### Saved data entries
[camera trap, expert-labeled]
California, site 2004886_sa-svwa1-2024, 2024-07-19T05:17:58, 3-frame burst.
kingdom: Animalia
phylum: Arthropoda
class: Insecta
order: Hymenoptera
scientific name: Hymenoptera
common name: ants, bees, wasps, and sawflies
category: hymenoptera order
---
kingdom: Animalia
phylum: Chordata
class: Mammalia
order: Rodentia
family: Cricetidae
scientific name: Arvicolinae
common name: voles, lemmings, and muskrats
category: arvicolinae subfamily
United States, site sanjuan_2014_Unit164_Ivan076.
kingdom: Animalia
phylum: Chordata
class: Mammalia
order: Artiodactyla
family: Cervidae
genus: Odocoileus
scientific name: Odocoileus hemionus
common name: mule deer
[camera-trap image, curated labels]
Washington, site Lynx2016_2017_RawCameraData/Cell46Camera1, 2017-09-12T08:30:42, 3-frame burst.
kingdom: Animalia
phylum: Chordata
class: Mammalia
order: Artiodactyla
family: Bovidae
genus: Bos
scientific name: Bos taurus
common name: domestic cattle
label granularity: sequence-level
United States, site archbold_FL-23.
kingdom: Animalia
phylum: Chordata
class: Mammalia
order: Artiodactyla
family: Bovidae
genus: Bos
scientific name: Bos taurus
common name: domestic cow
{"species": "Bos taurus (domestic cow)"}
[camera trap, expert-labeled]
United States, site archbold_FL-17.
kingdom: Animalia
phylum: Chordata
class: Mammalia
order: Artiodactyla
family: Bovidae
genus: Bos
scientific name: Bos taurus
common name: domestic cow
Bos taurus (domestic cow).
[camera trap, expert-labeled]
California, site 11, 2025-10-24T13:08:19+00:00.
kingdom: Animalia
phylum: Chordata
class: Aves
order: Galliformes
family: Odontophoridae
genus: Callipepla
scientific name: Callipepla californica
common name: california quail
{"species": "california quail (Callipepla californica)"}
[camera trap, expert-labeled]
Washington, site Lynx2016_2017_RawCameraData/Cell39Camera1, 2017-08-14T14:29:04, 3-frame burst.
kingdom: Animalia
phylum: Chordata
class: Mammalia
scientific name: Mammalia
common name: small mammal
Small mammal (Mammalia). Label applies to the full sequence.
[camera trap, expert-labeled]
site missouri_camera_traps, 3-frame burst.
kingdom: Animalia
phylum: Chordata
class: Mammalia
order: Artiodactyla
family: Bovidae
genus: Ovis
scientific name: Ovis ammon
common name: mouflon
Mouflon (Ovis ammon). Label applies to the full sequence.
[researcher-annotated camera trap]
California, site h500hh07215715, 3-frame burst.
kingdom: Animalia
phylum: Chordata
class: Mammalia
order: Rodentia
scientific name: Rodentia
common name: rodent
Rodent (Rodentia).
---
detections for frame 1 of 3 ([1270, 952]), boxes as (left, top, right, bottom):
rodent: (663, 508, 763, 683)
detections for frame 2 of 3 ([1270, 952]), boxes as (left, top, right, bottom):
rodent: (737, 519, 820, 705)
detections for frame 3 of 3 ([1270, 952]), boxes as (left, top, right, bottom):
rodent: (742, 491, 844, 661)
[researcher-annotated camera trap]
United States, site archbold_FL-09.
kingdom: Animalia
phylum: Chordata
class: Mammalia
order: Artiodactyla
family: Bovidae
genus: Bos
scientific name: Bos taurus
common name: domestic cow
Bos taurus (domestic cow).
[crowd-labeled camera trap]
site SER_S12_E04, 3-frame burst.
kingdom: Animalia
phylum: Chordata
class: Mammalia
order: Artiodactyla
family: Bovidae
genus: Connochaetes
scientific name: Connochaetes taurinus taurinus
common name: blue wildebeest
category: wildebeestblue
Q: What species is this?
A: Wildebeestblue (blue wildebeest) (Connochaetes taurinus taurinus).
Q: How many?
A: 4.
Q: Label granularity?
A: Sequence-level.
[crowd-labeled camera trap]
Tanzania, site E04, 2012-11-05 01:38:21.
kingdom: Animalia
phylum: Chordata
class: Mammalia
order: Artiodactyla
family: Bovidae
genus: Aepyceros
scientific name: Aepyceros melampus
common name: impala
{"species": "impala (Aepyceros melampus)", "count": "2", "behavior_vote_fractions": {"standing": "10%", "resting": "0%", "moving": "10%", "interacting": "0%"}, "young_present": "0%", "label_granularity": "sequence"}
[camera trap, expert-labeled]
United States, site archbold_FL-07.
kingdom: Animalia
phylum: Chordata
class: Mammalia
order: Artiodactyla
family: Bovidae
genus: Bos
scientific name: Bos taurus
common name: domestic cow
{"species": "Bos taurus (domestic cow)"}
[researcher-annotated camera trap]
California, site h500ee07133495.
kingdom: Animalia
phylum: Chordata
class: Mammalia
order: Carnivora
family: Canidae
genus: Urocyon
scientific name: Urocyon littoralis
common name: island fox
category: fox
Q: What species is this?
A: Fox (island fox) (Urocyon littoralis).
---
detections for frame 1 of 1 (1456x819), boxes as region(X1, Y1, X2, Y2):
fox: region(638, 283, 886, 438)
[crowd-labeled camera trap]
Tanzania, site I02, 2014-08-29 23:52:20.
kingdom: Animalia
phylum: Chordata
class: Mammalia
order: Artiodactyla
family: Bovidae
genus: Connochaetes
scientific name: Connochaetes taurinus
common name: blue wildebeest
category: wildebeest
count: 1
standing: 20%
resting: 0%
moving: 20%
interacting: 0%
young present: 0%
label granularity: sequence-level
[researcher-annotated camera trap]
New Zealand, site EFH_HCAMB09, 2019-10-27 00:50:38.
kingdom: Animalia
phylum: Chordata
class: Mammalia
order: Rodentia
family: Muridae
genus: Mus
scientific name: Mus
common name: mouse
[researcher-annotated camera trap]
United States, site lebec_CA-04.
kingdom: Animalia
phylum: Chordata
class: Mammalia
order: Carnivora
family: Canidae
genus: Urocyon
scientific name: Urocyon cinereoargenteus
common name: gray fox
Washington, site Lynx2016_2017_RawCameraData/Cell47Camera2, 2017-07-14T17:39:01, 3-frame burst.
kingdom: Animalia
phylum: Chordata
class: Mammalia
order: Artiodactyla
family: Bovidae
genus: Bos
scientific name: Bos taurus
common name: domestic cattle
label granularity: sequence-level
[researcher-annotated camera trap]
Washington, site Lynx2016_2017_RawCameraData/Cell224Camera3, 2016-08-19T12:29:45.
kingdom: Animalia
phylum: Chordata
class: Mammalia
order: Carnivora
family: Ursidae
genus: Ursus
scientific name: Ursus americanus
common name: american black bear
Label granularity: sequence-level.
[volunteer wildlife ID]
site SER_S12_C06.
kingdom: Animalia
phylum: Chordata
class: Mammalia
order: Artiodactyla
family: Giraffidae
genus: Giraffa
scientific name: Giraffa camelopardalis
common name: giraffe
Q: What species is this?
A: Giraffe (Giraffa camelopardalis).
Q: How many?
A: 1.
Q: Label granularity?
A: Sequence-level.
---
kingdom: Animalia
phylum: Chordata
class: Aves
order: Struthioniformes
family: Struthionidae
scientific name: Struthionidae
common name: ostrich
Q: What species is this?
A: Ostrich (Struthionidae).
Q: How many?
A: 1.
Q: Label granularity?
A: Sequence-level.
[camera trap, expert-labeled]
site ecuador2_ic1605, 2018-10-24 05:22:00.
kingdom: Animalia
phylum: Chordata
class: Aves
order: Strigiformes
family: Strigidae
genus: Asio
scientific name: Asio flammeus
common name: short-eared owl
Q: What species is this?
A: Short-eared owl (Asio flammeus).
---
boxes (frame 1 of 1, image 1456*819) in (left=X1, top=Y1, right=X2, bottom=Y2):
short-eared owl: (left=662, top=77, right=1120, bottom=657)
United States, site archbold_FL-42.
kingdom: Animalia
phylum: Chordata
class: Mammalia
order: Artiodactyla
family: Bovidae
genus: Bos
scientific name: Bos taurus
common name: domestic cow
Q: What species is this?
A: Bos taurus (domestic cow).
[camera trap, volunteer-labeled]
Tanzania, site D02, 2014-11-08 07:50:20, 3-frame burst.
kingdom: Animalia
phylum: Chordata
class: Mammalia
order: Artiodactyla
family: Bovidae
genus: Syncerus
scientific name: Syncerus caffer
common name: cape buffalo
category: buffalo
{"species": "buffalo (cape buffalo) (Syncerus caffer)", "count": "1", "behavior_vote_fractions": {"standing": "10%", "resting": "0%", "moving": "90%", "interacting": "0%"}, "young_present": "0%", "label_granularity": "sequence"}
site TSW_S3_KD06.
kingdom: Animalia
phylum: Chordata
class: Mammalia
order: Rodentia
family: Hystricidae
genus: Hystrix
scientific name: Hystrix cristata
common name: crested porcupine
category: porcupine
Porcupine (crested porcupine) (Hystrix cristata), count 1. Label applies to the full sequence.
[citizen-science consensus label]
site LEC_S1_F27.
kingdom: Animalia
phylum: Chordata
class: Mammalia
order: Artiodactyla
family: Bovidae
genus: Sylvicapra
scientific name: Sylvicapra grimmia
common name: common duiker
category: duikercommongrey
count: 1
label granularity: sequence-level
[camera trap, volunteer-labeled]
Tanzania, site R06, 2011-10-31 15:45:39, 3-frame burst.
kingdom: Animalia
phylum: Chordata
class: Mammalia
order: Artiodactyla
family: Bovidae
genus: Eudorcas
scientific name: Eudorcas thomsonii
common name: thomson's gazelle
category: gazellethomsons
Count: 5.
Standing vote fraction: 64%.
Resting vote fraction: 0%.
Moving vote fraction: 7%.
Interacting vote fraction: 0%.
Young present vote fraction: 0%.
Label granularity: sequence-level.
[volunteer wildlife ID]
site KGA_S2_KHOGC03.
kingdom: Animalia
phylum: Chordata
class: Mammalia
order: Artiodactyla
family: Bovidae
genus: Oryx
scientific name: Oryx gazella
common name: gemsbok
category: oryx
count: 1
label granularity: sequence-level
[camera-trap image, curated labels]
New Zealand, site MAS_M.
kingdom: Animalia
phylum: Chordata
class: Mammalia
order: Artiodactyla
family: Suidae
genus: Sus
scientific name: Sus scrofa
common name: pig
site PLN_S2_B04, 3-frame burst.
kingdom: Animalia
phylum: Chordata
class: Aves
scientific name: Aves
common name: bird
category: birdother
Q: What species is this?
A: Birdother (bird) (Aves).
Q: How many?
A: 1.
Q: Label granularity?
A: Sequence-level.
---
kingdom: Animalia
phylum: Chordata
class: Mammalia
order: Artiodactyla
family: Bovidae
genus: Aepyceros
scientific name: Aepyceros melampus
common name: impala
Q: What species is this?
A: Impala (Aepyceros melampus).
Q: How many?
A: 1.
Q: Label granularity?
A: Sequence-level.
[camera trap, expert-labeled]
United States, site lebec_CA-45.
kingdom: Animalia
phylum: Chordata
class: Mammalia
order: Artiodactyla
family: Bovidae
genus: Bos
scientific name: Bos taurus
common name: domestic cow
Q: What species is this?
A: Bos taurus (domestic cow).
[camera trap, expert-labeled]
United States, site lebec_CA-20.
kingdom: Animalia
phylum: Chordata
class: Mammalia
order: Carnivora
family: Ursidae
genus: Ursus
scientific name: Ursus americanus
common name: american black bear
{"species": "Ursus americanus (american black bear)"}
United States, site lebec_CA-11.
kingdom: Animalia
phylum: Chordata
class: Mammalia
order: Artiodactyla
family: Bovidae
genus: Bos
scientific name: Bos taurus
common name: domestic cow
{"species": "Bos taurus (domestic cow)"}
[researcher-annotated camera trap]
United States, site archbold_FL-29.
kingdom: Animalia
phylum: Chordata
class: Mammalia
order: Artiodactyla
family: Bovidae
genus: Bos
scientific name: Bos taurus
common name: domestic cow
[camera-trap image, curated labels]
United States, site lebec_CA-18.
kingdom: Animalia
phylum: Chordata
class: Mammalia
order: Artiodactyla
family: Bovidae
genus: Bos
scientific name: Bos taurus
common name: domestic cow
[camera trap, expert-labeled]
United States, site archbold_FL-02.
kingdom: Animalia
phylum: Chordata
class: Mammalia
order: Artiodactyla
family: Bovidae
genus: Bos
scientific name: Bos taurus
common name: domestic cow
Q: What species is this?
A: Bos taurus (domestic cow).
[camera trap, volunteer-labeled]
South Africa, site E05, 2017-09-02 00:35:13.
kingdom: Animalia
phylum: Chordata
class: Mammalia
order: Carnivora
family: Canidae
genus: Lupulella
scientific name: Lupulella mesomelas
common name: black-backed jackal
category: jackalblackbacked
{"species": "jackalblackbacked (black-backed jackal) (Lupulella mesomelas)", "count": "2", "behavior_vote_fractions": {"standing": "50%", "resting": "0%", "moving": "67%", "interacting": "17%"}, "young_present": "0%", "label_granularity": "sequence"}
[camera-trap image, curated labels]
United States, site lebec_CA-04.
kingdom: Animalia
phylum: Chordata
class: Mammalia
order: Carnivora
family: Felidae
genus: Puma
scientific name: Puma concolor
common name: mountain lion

### ASSIGNED TASK
The lines you need are those containing "Tanzania"; find them in the records and copy them.

### WRITTEN RESPONSE
Tanzania, site E04, 2012-11-05 01:38:21.
Tanzania, site I02, 2014-08-29 23:52:20.
Tanzania, site D02, 2014-11-08 07:50:20, 3-frame burst.
Tanzania, site R06, 2011-10-31 15:45:39, 3-frame burst.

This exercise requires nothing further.